**BACAAN PILIHAN**
· · · · ·

RADARBEKASI.ID, BEKASI – Kenaikan harga bahan pokok kembali menekan pedagang pasar tradisional di Kota Bekasi.
Harga cabai merah keriting dan cabai rawit di Pasar Baru Bekasi Timur kini menembus Rp70 ribu per kilogram, menjadi yang tertinggi sepanjang tahun.
Pedagang sayur Hasanudin (45) mengaku, lonjakan harga kali ini merupakan yang paling parah selama lebih dari sepuluh tahun ia berjualan di pasar tersebut.
BACA JUGA: Harga Ayam dan Cabai Meroket di Kota Bekasi
“Rp70 ribu ini harga paling mahal yang pernah saya jual. Kalau harga normal, masih bisa balik modal. Tapi sekarang paling dapat Rp1,5 juta per hari, itu pun jauh dari modal,” ujar Hasanudin, Rabu (8/10).
Ia menuturkan, pendapatannya terus menurun akibat pembeli yang sepi dan biaya kulakan yang terus naik.
“Pelanggan juga banyak ngeluh, maunya harga lama, padahal dari gudang udah naik. Kami juga bingung mau turunin gimana, soalnya modalnya aja udah tinggi,” keluhnya.

· · · · ·

**DATA YANG DIBERIKAN**
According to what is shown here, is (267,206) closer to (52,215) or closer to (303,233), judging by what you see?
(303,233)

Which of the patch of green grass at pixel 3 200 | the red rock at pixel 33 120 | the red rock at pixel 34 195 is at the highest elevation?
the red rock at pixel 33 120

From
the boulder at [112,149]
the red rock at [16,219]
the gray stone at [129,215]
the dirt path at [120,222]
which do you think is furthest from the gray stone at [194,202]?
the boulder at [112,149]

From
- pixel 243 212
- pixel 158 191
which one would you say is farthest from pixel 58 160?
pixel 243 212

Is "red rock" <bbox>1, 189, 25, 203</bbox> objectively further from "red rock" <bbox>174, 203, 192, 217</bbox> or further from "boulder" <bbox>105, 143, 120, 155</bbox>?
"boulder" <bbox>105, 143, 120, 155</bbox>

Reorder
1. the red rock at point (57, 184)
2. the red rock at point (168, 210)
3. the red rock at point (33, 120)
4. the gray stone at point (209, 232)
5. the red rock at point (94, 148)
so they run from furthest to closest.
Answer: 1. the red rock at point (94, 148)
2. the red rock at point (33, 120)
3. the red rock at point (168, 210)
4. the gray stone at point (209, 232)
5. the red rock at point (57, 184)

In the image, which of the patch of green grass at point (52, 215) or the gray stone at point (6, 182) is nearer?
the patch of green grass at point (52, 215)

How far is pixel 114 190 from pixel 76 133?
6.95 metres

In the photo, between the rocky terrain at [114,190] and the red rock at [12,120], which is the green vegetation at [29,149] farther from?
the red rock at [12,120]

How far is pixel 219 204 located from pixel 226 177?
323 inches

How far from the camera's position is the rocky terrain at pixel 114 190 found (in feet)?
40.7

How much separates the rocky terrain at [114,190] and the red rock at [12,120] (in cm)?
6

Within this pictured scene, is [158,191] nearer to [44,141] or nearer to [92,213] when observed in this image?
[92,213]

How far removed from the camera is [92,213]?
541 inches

· · · · ·

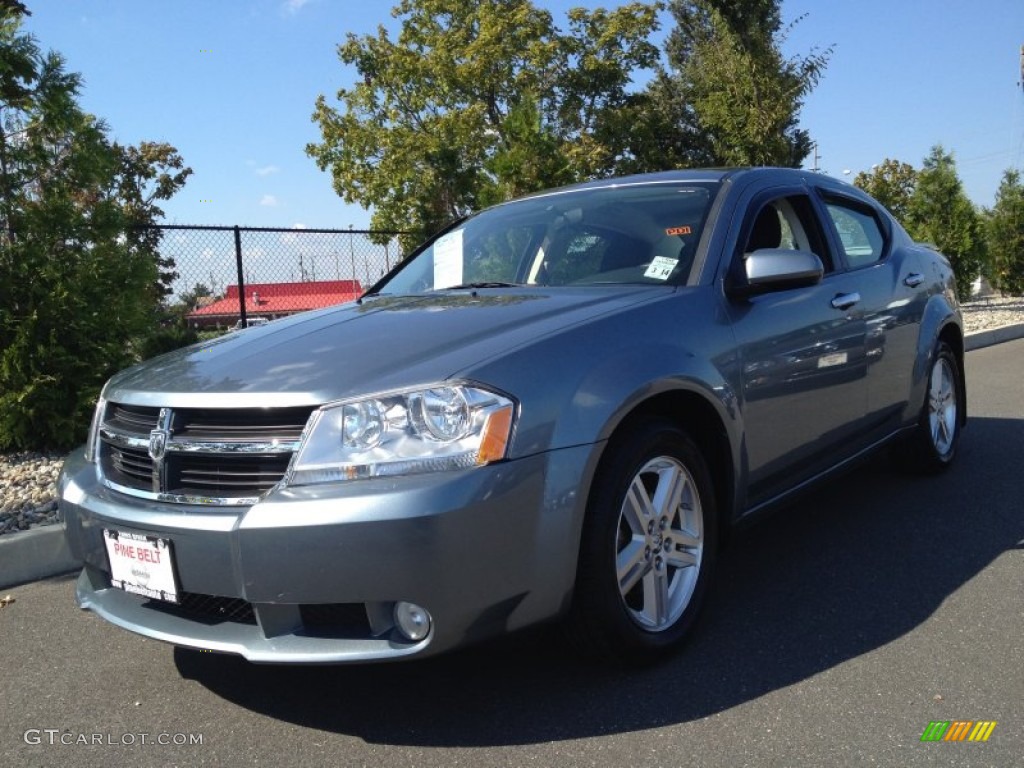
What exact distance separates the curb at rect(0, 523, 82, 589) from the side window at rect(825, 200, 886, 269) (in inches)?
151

· · · · ·

**SOAL**
Kutip bagian berita tentang harga cabai di Bekasi yang dimulai dari "Harga cabai merah" dan berakhir pada "di pasar tersebut.", tanpa mengubah satu kata pun.

**JAWABAN**
Harga cabai merah keriting dan cabai rawit di Pasar Baru Bekasi Timur kini menembus Rp70 ribu per kilogram, menjadi yang tertinggi sepanjang tahun.
Pedagang sayur Hasanudin (45) mengaku, lonjakan harga kali ini merupakan yang paling parah selama lebih dari sepuluh tahun ia berjualan di pasar tersebut.